* **Directions for this task**: Copy out every line of the listing below word for word, leaving nothing out and changing nothing.

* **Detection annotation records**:
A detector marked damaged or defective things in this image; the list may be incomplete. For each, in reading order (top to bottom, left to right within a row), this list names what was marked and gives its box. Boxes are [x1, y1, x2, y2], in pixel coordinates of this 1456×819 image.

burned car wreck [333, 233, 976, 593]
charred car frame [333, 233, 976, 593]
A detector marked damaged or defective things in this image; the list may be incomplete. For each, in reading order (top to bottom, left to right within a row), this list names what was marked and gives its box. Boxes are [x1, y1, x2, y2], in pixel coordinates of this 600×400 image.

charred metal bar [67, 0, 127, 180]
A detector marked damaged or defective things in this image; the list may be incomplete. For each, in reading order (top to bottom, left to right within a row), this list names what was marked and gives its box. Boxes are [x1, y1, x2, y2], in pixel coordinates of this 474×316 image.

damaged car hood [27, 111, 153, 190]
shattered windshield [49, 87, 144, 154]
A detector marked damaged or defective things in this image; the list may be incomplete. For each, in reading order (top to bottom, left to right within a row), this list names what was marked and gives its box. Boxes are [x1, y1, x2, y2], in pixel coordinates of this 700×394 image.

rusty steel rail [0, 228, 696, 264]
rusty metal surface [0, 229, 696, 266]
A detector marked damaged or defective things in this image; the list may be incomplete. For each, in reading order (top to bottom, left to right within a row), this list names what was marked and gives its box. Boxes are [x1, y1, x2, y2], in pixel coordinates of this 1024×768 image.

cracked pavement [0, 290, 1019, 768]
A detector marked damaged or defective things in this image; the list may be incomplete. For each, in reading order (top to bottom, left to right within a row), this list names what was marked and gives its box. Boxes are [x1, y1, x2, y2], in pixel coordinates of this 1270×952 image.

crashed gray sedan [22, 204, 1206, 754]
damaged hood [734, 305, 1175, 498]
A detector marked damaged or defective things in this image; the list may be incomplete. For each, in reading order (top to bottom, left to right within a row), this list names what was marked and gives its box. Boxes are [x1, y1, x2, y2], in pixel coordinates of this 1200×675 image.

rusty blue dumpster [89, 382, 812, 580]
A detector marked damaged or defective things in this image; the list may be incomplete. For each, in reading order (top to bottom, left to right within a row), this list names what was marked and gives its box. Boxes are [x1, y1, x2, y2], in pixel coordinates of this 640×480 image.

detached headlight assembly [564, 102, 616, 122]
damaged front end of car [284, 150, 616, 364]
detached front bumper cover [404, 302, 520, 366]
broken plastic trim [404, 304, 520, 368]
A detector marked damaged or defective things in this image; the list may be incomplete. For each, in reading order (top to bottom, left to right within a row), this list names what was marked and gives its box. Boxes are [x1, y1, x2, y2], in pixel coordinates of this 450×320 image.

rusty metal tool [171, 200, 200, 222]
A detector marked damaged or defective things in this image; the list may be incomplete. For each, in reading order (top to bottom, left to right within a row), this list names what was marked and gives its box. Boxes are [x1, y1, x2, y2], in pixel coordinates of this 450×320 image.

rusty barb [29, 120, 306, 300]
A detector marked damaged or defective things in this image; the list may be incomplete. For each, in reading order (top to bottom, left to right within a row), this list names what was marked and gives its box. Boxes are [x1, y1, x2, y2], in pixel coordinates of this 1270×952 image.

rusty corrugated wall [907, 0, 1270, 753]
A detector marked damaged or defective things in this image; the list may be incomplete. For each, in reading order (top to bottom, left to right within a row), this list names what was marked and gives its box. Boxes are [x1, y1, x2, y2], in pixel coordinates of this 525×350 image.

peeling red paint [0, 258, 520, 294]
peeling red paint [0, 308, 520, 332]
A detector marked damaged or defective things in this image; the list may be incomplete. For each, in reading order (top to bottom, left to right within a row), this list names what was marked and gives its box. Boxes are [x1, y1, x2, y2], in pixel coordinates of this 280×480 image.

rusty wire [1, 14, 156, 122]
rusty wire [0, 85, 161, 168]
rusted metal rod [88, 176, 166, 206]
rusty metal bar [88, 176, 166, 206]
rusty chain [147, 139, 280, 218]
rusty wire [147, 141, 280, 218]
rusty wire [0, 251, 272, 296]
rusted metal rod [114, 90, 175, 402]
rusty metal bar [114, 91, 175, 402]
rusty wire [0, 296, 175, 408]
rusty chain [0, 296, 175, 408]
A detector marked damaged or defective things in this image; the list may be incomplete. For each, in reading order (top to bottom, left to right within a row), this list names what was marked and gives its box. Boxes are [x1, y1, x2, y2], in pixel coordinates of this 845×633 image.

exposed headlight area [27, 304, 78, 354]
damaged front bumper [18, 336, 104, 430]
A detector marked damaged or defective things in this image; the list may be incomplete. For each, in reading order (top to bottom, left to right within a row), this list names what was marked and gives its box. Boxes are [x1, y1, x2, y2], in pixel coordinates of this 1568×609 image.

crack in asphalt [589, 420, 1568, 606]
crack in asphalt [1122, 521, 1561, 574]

* **Finished exercise**:
A detector marked damaged or defective things in this image; the list may be incomplete. For each, in reading order (top to bottom, left to right within a row), this list names what was marked and gives its box. Boxes are [x1, y1, x2, y2], in pixel coordinates of this 1456×819 image.

burned car wreck [333, 233, 976, 593]
charred car frame [333, 233, 976, 593]
A detector marked damaged or defective things in this image; the list may be incomplete. For each, in reading order (top to bottom, left to right within a row), this list names what was marked and gives its box. Boxes are [x1, y1, x2, y2], in pixel coordinates of this 600×400 image.

charred metal bar [67, 0, 127, 180]
A detector marked damaged or defective things in this image; the list may be incomplete. For each, in reading order (top to bottom, left to right within a row), this list names what was marked and gives its box. Boxes are [x1, y1, x2, y2], in pixel coordinates of this 474×316 image.

damaged car hood [27, 111, 153, 190]
shattered windshield [49, 87, 144, 154]
A detector marked damaged or defective things in this image; the list may be incomplete. For each, in reading order (top to bottom, left to right within a row), this list names what was marked and gives its box. Boxes are [x1, y1, x2, y2], in pixel coordinates of this 700×394 image.

rusty steel rail [0, 228, 696, 264]
rusty metal surface [0, 229, 696, 266]
A detector marked damaged or defective things in this image; the list may be incomplete. For each, in reading order (top to bottom, left to right within a row), this list names what was marked and gives its box. Boxes are [x1, y1, x2, y2], in pixel coordinates of this 1024×768 image.

cracked pavement [0, 290, 1019, 768]
A detector marked damaged or defective things in this image; the list may be incomplete. For each, in reading order (top to bottom, left to right within a row), this list names what was marked and gives its box. Boxes are [x1, y1, x2, y2], in pixel coordinates of this 1270×952 image.

crashed gray sedan [22, 204, 1206, 754]
damaged hood [734, 305, 1175, 498]
A detector marked damaged or defective things in this image; the list may be incomplete. For each, in reading order (top to bottom, left to right within a row), this list names what was marked and gives its box. Boxes are [x1, y1, x2, y2], in pixel coordinates of this 1200×675 image.

rusty blue dumpster [89, 382, 812, 580]
A detector marked damaged or defective things in this image; the list may be incomplete. For each, in reading order (top to bottom, left to right within a row), this list names what was marked and gives its box. Boxes are [x1, y1, x2, y2], in pixel coordinates of this 640×480 image.

detached headlight assembly [564, 102, 616, 122]
damaged front end of car [284, 150, 616, 364]
detached front bumper cover [404, 302, 520, 366]
broken plastic trim [404, 304, 520, 368]
A detector marked damaged or defective things in this image; the list may be incomplete. For each, in reading order (top to bottom, left to right within a row), this list names what was marked and gives its box. Boxes are [x1, y1, x2, y2], in pixel coordinates of this 450×320 image.

rusty metal tool [171, 200, 200, 222]
A detector marked damaged or defective things in this image; the list may be incomplete. For each, in reading order (top to bottom, left to right within a row), this list names what was marked and gives its box. Boxes are [x1, y1, x2, y2], in pixel coordinates of this 450×320 image.

rusty barb [29, 120, 306, 300]
A detector marked damaged or defective things in this image; the list may be incomplete. For each, in reading order (top to bottom, left to right within a row), this list names what was marked and gives its box. Boxes are [x1, y1, x2, y2], in pixel coordinates of this 1270×952 image.

rusty corrugated wall [907, 0, 1270, 753]
A detector marked damaged or defective things in this image; the list may be incomplete. For each, in reading order (top to bottom, left to right within a row), this list names what was marked and gives its box. Boxes are [x1, y1, x2, y2], in pixel coordinates of this 525×350 image.

peeling red paint [0, 258, 520, 294]
peeling red paint [0, 308, 520, 332]
A detector marked damaged or defective things in this image; the list may be incomplete. For each, in reading order (top to bottom, left to right within a row), this list names what was marked and gives its box. Boxes are [x1, y1, x2, y2], in pixel coordinates of this 280×480 image.

rusty wire [1, 14, 156, 122]
rusty wire [0, 85, 161, 168]
rusted metal rod [88, 176, 166, 206]
rusty metal bar [88, 176, 166, 206]
rusty chain [147, 139, 280, 218]
rusty wire [147, 141, 280, 218]
rusty wire [0, 251, 272, 296]
rusted metal rod [114, 90, 175, 402]
rusty metal bar [114, 91, 175, 402]
rusty wire [0, 296, 175, 408]
rusty chain [0, 296, 175, 408]
A detector marked damaged or defective things in this image; the list may be incomplete. For each, in reading order (top to bottom, left to right within a row), this list names what was marked and gives its box. Boxes are [x1, y1, x2, y2], in pixel coordinates of this 845×633 image.

exposed headlight area [27, 304, 78, 354]
damaged front bumper [18, 336, 104, 430]
A detector marked damaged or defective things in this image; the list may be incomplete. For each, in reading order (top to bottom, left to right within a row), this list names what was marked and gives its box. Boxes are [x1, y1, x2, y2], in pixel coordinates of this 1568×609 image.

crack in asphalt [589, 420, 1568, 606]
crack in asphalt [1122, 521, 1561, 574]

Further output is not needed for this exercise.